La paroisse de Saint-Pascal-de-Maizerets (1923)


Au tournant du XXe siècle, la ville de Québec entre dans une phase d’expansion démographique et économique. Bien implantées dans les quartiers de Saint-Roch et de Saint-Sauveur, les industries manufacturières emploient une abondante main-d’œuvre qui provient souvent des campagnes environnantes. Pour loger les familles ouvrières, des compagnies de promoteurs immobiliers entreprennent dès 1906 le lotissement d’une partie des terres de Limoilou.

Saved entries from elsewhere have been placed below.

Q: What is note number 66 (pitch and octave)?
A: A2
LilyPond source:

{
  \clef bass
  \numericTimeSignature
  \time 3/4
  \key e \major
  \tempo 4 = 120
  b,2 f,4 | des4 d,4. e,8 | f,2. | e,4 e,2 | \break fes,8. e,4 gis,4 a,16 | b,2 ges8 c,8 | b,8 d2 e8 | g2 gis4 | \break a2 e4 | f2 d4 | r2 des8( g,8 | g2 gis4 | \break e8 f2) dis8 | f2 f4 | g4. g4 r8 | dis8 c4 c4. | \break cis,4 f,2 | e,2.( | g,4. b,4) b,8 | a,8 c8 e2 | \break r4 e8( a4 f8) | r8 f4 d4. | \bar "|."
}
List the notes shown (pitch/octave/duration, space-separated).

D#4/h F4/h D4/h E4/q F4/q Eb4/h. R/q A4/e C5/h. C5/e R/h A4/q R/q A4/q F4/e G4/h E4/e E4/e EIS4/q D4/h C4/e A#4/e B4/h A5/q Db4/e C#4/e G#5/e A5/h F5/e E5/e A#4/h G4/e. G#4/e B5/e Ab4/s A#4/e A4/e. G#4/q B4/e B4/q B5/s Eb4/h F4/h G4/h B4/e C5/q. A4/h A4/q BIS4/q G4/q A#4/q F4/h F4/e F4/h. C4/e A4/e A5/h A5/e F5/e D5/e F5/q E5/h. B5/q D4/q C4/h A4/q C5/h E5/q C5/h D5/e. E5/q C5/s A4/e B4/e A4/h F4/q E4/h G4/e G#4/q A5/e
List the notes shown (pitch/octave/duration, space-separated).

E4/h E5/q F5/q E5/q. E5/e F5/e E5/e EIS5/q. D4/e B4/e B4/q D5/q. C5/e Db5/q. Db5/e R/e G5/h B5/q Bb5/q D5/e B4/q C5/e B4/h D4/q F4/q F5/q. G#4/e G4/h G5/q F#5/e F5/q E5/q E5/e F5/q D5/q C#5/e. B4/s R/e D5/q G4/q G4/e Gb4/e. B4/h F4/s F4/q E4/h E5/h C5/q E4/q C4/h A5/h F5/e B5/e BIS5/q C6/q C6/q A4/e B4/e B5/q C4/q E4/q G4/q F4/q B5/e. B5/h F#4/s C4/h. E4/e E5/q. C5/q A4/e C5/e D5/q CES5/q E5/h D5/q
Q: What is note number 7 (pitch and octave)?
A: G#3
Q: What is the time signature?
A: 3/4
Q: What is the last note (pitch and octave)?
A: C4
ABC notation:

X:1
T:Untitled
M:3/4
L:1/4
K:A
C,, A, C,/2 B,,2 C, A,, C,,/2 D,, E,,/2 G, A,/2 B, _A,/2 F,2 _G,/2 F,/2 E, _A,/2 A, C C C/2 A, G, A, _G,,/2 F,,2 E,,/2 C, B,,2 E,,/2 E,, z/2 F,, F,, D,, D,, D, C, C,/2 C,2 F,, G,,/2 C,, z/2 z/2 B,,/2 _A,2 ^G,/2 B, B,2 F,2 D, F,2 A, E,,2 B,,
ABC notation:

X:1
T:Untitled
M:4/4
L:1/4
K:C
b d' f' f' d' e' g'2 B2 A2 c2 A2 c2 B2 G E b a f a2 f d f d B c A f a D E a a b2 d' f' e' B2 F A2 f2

À l’est de la voie ferrée, sur une terre détachée du domaine de Maizerets, la compagnie du parc Maufils découpe une série de lots de grandes dimensions, en bordure des avenues Maufils, De La Ronde et De Vitré. Contrairement à ce qui s’est fait ailleurs dans Limoilou, on propose ici des maisons unifamiliales, séparées les uns des autres par des îlots de verdure (Blanchet, 1987, 33). Situé à proximité de l’importante papetière de l’Anglo Canadian Pulp (aujourd’hui Stadacona), qui ouvre en 1927, le quartier se développe rapidement.

Au moment où le secteur compte environ 800 habitants (Anonyme, vers 1973, 55), le cardinal Bégin décide d’y ériger une nouvelle paroisse qu’il détache de Saint-Charles. Le décret daté du 6 décembre 1923 précise que la paroisse sera placée sous le patronage de saint Pascal Baylon, un franciscain reconnu comme étant le patron des congrès eucharistiques. Le cardinal veut rappeler ainsi le premier Congrès eucharistique provincial qui vient de se tenir à Québec, la même année (Lauzon, 1946, 33). En attendant la construction de l’église, la messe est célébrée dans une chapelle aménagée dans la maison d’un particulier (Noppen, 1994, 172).

Après la Deuxième Guerre mondiale, le développement de Limoilou se poursuit plus au nord. En 1955, on détache de Saint-Pascal-Baylon (Saint-Pascal-de-Maizerets) la nouvelle paroisse de Saint-Pie-X, puis l’année suivante, une partie de celle de Saint-Paul-Apôtre.

Dans les dernières décennies du XXe siècle, la baisse de la pratique religieuse et la diminution des effectifs du clergé entraînent des modifications importantes du paysage paroissial. Le 17 mars 1998, les paroisses de Saint-Pascal-de-Maizerets et de Saint-Pie-X fusionnent pour former la nouvelle paroisse du Bienheureux-François-de-Laval.